Según la información publicada, ocho resoluciones gubernamentales han modificado y complementado exhaustivamente 163 documentos legales, incluyendo dos resoluciones gubernamentales, 155 decretos y seis decisiones del Primer Ministro ; además de la abolición, descentralización y simplificación de cientos de trámites administrativos. Detrás de estas cifras se esconden millones de horas de espera que podrían reducirse, numerosos costos de cumplimiento que podrían disminuirse y mayor espacio para la inversión, las nuevas empresas y las ideas innovadoras que puedan surgir y desarrollarse.

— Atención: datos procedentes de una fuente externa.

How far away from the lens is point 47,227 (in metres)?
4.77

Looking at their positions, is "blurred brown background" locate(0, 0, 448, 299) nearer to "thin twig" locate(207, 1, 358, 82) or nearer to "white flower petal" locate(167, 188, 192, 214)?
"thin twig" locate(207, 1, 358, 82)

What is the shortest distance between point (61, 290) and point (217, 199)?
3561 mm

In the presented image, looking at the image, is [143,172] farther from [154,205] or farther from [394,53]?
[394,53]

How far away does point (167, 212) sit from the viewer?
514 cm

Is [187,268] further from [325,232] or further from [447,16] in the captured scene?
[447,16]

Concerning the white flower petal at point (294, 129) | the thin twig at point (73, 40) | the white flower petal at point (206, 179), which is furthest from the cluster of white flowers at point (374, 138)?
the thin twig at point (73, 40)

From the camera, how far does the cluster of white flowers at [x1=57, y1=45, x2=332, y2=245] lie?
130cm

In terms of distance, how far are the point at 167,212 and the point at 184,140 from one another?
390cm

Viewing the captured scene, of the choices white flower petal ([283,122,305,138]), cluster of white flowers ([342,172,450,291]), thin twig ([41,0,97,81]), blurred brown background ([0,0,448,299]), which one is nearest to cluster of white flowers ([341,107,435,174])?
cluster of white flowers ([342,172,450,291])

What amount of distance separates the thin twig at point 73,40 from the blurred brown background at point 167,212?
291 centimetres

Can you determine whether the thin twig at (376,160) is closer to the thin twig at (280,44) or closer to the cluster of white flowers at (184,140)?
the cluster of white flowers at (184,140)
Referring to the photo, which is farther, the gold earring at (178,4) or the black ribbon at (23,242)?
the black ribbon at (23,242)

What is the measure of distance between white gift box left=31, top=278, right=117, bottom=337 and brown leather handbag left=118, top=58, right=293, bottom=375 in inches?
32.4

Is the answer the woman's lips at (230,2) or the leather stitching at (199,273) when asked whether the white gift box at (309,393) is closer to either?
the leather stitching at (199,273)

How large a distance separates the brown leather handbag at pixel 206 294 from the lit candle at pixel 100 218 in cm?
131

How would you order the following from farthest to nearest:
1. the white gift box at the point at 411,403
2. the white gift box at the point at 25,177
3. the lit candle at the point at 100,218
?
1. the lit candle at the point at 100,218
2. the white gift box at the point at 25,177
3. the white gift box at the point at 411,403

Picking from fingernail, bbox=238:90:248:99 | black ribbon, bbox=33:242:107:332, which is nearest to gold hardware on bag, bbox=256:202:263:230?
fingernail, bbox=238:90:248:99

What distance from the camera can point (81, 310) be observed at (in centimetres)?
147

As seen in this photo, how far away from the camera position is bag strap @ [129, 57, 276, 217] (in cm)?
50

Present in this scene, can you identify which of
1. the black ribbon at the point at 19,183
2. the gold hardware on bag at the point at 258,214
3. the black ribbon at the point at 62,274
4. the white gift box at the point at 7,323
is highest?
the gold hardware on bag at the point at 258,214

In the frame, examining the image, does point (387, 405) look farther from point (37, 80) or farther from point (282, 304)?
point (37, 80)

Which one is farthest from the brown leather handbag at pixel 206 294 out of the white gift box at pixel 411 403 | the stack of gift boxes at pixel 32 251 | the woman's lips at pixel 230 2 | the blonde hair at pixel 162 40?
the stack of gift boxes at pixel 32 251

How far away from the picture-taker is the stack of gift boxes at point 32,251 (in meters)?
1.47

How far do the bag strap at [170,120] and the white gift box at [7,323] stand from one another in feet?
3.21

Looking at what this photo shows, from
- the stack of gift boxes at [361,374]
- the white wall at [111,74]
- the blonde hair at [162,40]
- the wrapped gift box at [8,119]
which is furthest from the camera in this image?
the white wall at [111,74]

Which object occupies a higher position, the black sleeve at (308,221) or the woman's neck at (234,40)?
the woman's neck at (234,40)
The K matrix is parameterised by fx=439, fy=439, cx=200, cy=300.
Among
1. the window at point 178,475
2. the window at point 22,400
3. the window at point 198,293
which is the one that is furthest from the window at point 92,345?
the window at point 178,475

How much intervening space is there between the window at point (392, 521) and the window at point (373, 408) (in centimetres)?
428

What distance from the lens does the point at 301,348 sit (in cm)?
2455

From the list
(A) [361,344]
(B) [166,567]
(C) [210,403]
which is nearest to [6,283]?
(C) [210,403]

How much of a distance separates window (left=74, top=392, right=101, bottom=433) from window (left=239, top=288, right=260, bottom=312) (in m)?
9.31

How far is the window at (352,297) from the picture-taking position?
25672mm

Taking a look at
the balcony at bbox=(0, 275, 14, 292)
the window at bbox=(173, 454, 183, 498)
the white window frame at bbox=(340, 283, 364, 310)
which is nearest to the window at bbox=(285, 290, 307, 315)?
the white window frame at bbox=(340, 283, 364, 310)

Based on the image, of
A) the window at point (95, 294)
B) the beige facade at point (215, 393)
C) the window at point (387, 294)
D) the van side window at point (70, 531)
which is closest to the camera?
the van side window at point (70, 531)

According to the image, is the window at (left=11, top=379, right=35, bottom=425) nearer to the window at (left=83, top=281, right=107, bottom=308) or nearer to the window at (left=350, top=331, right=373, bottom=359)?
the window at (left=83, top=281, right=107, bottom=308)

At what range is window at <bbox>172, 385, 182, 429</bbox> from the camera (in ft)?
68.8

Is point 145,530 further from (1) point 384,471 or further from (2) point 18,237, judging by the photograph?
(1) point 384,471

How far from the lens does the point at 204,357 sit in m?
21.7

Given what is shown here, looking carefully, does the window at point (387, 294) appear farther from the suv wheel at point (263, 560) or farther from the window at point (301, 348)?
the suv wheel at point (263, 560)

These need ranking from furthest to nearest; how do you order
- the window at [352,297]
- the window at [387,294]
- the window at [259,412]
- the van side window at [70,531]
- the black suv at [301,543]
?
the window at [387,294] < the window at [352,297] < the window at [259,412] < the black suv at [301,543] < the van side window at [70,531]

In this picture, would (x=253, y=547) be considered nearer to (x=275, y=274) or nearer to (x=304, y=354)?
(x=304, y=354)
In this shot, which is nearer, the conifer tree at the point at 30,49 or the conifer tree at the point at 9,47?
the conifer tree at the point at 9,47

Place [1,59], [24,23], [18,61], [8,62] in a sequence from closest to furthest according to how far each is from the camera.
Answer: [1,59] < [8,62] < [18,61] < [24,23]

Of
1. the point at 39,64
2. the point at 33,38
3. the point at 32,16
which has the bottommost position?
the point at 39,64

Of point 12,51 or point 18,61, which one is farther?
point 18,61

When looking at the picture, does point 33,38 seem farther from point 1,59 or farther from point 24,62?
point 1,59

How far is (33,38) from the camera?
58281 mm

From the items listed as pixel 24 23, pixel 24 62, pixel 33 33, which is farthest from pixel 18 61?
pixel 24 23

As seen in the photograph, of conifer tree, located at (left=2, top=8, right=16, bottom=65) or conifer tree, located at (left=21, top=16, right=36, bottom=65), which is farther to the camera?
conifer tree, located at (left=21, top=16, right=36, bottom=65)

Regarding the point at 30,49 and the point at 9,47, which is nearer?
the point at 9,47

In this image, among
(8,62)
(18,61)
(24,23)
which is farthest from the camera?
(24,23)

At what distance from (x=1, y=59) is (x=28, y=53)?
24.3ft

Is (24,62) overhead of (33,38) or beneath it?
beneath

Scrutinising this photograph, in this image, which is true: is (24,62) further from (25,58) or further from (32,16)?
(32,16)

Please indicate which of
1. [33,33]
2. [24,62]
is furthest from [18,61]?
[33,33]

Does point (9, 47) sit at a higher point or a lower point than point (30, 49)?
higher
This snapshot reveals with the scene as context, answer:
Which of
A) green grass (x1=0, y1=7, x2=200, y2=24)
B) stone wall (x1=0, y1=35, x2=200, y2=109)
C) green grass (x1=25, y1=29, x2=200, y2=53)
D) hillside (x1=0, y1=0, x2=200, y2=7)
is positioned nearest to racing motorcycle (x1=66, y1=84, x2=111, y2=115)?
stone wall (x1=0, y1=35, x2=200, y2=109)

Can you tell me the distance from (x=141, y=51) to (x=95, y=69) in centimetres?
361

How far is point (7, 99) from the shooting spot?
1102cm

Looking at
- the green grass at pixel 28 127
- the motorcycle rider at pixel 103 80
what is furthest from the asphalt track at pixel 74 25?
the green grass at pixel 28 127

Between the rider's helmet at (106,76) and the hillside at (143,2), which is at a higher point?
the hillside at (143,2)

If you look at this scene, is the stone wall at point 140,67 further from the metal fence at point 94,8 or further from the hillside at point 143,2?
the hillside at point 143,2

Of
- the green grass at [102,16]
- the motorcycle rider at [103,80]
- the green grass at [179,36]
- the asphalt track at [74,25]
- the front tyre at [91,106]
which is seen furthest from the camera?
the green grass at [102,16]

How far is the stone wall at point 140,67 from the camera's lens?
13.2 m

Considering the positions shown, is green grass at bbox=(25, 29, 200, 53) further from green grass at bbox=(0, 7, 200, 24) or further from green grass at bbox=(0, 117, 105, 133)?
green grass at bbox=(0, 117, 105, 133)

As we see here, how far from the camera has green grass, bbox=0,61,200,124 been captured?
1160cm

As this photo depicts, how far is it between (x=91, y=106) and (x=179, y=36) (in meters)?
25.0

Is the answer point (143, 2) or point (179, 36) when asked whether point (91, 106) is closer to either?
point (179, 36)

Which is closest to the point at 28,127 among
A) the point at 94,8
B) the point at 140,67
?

El despilfarro en el desarrollo no se limita al dinero. Existe una forma de despilfarro más sutil y menos visible, pero que representa un gran obstáculo: el despilfarro de tiempo social. Un trámite que requiere unos días adicionales, multiplicado por miles de empresas, se convierte en un gasto enorme. Las condiciones empresariales innecesarias pueden ralentizar un proyecto, desalentar a un inversor y provocar la pérdida de oportunidades de mercado. Los procesos administrativos engorrosos pueden cansar a los ciudadanos, agotar a las empresas, distraer a los funcionarios y mantener los recursos sociales ocupados en papeleo en lugar de destinarlos a la producción, la innovación y la creación de empleo.